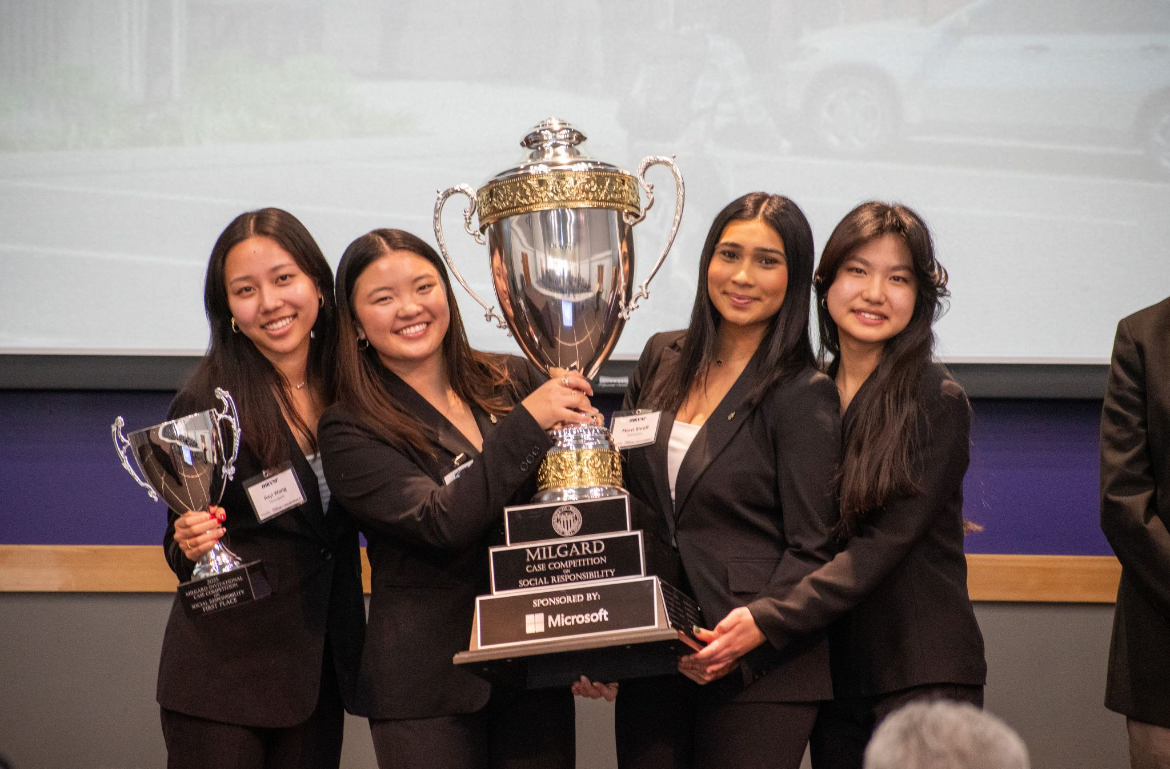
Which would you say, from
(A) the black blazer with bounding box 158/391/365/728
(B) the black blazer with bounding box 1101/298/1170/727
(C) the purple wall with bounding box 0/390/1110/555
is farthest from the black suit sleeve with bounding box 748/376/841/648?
(C) the purple wall with bounding box 0/390/1110/555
•••••
Convert the records above into a Markdown table with the columns "No." and "Text", giving each non-blank line its own numbered row. Leave the pictures out of the table.

Response to the exercise:
| No. | Text |
|---|---|
| 1 | Which would you say, from |
| 2 | (A) the black blazer with bounding box 158/391/365/728 |
| 3 | (B) the black blazer with bounding box 1101/298/1170/727 |
| 4 | (C) the purple wall with bounding box 0/390/1110/555 |
| 5 | is farthest from the black suit sleeve with bounding box 748/376/841/648? |
| 6 | (C) the purple wall with bounding box 0/390/1110/555 |